> _Required work_
When the line containing "условия о запрете" is found in the data below, copy it and each line after it through the line containing "6.6. В случае", exactly and with no others.

> _Supplied data_
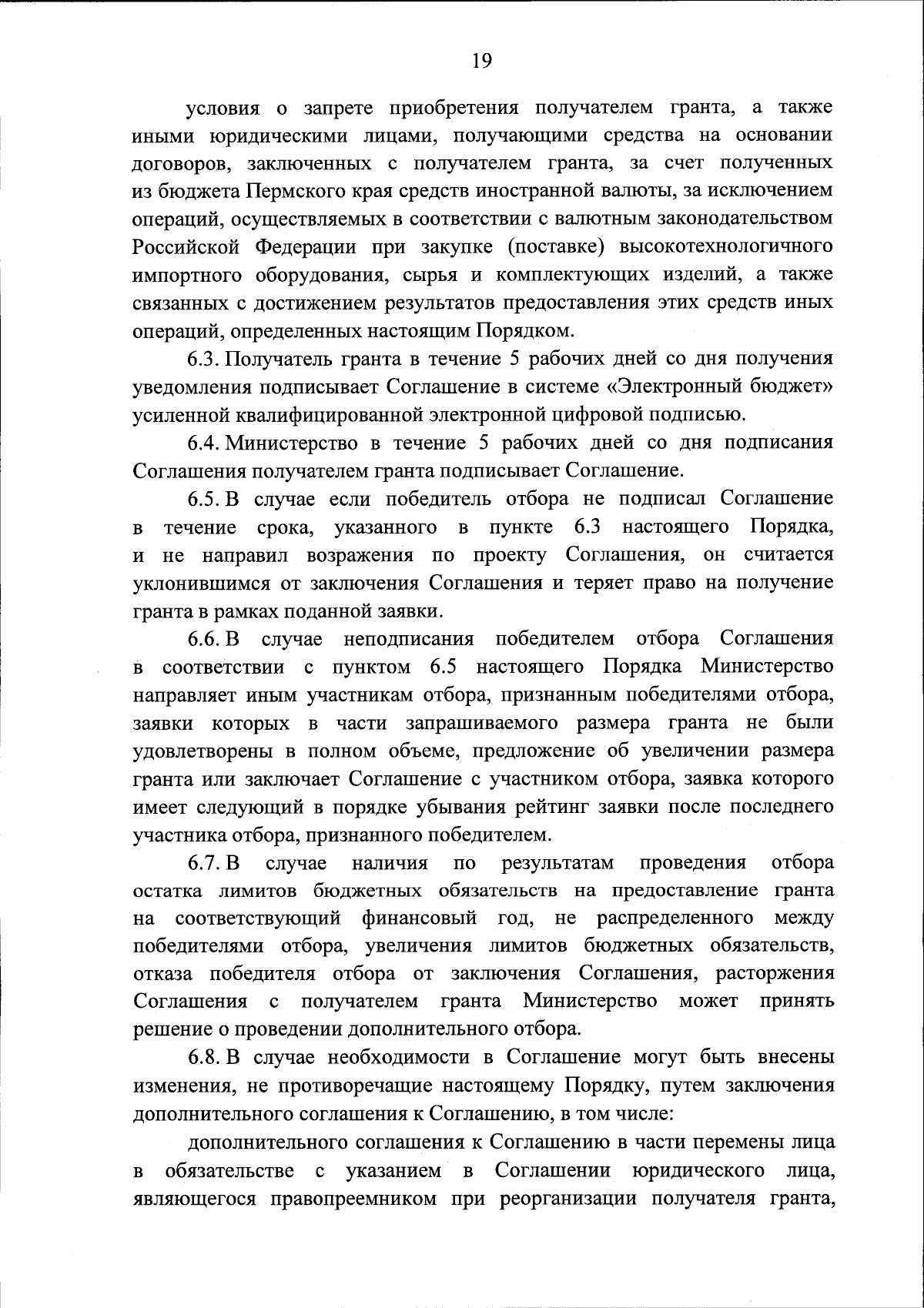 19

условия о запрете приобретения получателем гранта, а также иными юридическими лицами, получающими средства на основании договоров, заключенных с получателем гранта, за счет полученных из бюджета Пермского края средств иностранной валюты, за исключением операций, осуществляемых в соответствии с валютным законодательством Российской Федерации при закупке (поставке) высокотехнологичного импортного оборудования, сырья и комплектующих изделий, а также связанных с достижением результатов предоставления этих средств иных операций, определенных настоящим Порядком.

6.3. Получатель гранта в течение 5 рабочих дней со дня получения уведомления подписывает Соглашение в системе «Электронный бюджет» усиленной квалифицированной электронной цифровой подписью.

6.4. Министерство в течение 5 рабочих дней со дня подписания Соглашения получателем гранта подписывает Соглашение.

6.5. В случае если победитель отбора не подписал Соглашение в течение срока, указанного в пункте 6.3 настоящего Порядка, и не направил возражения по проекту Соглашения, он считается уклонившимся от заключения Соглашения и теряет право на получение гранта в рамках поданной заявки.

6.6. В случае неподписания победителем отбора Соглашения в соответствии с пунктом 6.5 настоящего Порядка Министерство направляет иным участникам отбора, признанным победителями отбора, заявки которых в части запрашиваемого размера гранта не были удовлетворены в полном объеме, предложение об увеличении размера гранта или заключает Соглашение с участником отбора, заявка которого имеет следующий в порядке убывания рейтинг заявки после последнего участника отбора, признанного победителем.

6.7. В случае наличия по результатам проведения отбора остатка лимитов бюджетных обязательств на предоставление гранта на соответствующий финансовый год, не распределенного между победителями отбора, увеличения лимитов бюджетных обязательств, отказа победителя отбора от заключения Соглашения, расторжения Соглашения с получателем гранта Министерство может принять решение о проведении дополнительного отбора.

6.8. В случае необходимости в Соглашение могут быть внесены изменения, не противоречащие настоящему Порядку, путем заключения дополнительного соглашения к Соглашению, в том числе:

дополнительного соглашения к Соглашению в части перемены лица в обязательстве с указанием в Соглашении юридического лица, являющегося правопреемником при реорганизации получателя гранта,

==

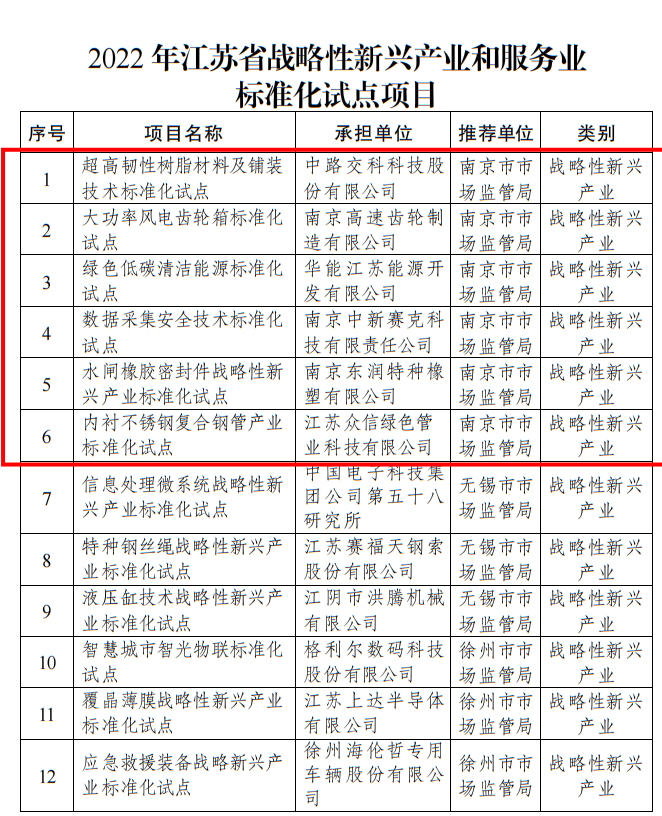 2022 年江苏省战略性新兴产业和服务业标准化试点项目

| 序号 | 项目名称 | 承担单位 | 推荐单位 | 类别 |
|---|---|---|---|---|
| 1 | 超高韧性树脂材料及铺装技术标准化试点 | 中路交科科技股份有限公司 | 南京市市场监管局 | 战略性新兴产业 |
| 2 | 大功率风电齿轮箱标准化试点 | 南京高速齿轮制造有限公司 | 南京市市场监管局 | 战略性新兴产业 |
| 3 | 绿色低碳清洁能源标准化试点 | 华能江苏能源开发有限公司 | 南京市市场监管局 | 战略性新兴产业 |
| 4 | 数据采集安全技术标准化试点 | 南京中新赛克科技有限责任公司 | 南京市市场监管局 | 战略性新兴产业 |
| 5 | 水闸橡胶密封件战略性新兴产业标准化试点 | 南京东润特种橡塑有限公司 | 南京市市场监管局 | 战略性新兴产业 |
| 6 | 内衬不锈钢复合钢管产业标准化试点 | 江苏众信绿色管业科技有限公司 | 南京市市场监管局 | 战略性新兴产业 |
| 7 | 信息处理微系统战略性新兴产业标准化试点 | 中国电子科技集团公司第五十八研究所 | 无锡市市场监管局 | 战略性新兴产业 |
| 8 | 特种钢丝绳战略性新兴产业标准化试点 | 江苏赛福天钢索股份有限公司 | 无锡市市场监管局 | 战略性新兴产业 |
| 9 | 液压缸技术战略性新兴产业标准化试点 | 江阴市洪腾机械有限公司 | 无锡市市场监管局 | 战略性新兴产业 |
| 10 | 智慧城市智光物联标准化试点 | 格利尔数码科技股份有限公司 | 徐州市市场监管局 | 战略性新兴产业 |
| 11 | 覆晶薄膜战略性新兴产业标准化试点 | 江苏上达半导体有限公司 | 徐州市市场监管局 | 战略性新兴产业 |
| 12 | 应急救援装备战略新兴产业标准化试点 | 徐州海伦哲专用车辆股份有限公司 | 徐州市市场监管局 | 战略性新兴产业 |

...

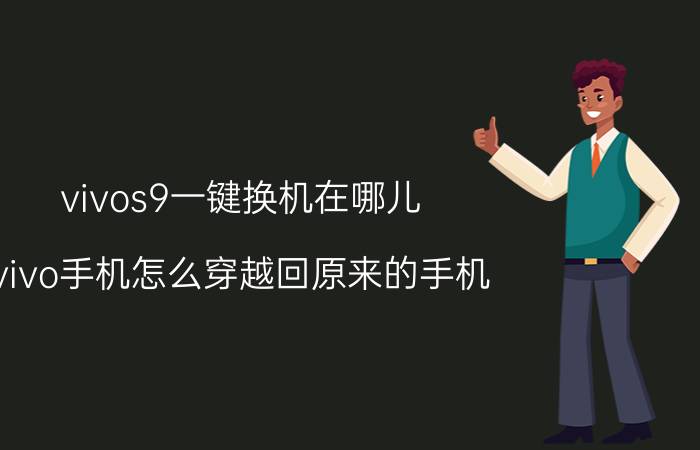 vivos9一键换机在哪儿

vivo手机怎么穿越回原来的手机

> _Finished task_
условия о запрете приобретения получателем гранта, а также иными юридическими лицами, получающими средства на основании договоров, заключенных с получателем гранта, за счет полученных из бюджета Пермского края средств иностранной валюты, за исключением операций, осуществляемых в соответствии с валютным законодательством Российской Федерации при закупке (поставке) высокотехнологичного импортного оборудования, сырья и комплектующих изделий, а также связанных с достижением результатов предоставления этих средств иных операций, определенных настоящим Порядком.

6.3. Получатель гранта в течение 5 рабочих дней со дня получения уведомления подписывает Соглашение в системе «Электронный бюджет» усиленной квалифицированной электронной цифровой подписью.

6.4. Министерство в течение 5 рабочих дней со дня подписания Соглашения получателем гранта подписывает Соглашение.

6.5. В случае если победитель отбора не подписал Соглашение в течение срока, указанного в пункте 6.3 настоящего Порядка, и не направил возражения по проекту Соглашения, он считается уклонившимся от заключения Соглашения и теряет право на получение гранта в рамках поданной заявки.

6.6. В случае неподписания победителем отбора Соглашения в соответствии с пунктом 6.5 настоящего Порядка Министерство направляет иным участникам отбора, признанным победителями отбора, заявки которых в части запрашиваемого размера гранта не были удовлетворены в полном объеме, предложение об увеличении размера гранта или заключает Соглашение с участником отбора, заявка которого имеет следующий в порядке убывания рейтинг заявки после последнего участника отбора, признанного победителем.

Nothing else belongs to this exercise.